Keywords

1 Introduction

Cities today are home to close to 60% of the world’s population and are collectively responsible for an increasingly larger share of economic output (UN-Habitat 2016). Given current trends, by the end of the XXI century 85% of people will live in cities, primarily in developing countries in Africa, Asia, and Latin America (OECD. Publishing 2015). Rapid urban growth in LAC is the result of agglomeration benefits: people want to live in places that offer opportunities for a better life, while firms locate where demand and talent lie, thus providing conditions for human development through the effective delivery of basic services and the establishment of social and political organizations to solve difficult human problems (Glaeser 1999, Duranton and Puga 2014). However, unplanned urban growth can also present considerable challenges, particularly unequal access to quality infrastructure services and negative environmental impacts amidst sprawling urban expansion. Overall, these characteristics make cities “the example par excellence of complex systems: emergent, far from equilibrium, requiring enormous energies to maintain themselves, displaying patterns of inequality spawned through agglomeration and intense competition for space, and saturated flow systems that use capacity in what appear to be barely sustainable but paradoxically resilient networks” (Batty 2008).

While rapid urban growth, with all its challenges and opportunities, has defined global development since at least the mid-twentieth century, there is another, equally transformational dual phenomenon: digitalization and rapid technological change.

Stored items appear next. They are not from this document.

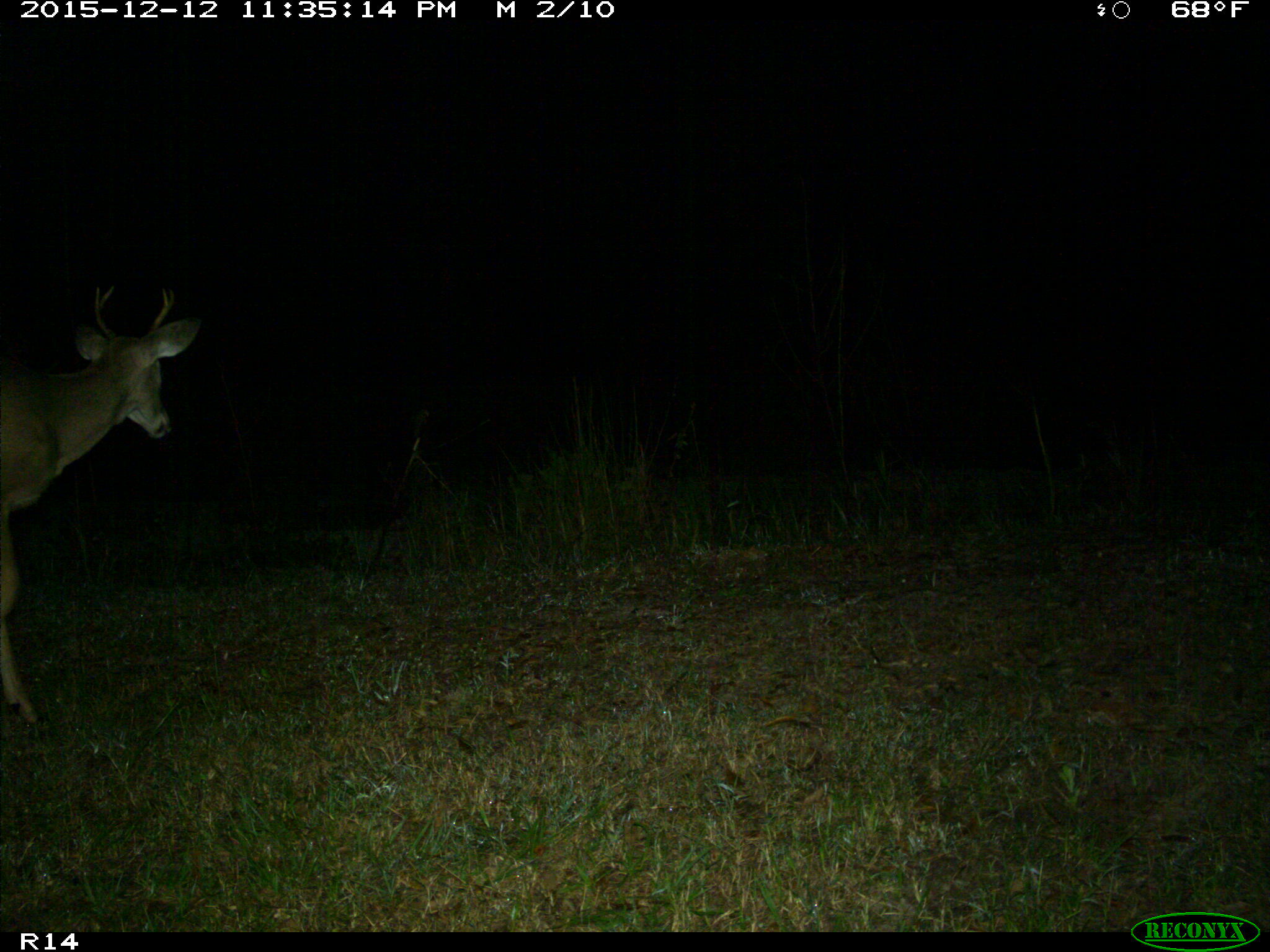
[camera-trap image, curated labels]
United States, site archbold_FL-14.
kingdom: Animalia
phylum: Chordata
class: Mammalia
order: Artiodactyla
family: Cervidae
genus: Odocoileus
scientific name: Odocoileus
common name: deer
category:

Consider that, between 2016 to 2017, 300 million people started using the internet (DOMO 2020), increasingly via mobile devices (GSM 2018). Much of this growth has been driven by developing regions, including Latin America, where over the last three decades, the proportion of people using the internet jumped from 0% to 56% (World Bank 2020). Yet, much like urbanization, digitalization and technological change present challenges, ranging from privacy and security breaches, to overreliance on potentially biased data processing tools, and to persistent conditions of inequality in terms of access. The question is whether both urban growth and digitalization can benefit citizens.

Altogether, the possibilities new technologies present to urban development are concrete and likely to grow substantially. Recent reports show that the application of existing data-driven solutions could improve quality of life indicators by 10–30% in areas such as mobility, security, healthcare, energy, water, waste, civic engagement, economic development and housing (Woetzel et al. 2018). Dynamic analysis of urban data is thus essential to the proper management of cities and, when committed to principles of inclusion and open data, can improve citizen participation and policy outcomes (Townsend and Zambrano-Barragan 2020).

How can growing cities enable data-driven governance? Contemporary urban systems already generate tremendous amounts of spatial information – through mobile and transportation GPS trackers, geolocated data on land use and cadaster, and broader internet of things (IOT) – which can, in turn provide critical insights to improve living conditions. At present, there are proprietary and open-source tools for technical spatial analysis (ArcGIS and QGIS, respectively), as well as more user-focused platforms for navigation and location services in the city (Google Maps, and the crowdsourced open platform, OpenStreetMap). However, from the perspective of policy makers and city leaders, proprietary tools can be prohibitive in terms of cost and technical capacity, while open source solutions lack spatial resolution and functionality.

In this context, several efforts have been made to produce an open-source set of processing and visualitazion tools. Overpass API, OSMnx (Boeing 2017) and the Nominatim API aim to facilitate the gathering and processing of road network data, while Geopandas (GeoPandas developers 2020) abstracts spatial operations with points, polylines, and polygons. However, the workflow for managing several spatial data sets with different levels of aggregation, with disparate coordinate systems and sources, becomes increasingly more difficult as more layers of data are added to the analysis.

To address these limitations and to support data-driven urban governance, this paper presents UrbanPy, a library to download, process and visualize high resolution urban data. This open source tool facilitates best-available open data collection (using sources like OpenStreetMap and Humanitarian Data Exchange), while supporting standard spatial aggregation of data sets using regular polygons (i.e. grids or hexagons), as well as fast processing of spatial aggregations into these regular polygons. Ultimately, UrbanPy enables the visualization of these disparate data sources – and the combined layers and statistics built from them – thus strengthening decision support systems for key policy actors such as municipal authorities. Working with shortest path calculation, population density layers (grouped by age brackets), and Points of Interest (POI) data, UrbanPy can provide a detailed assessment of access to key services, such as food and health, and offers an optimization-based approach to improve this accessibility.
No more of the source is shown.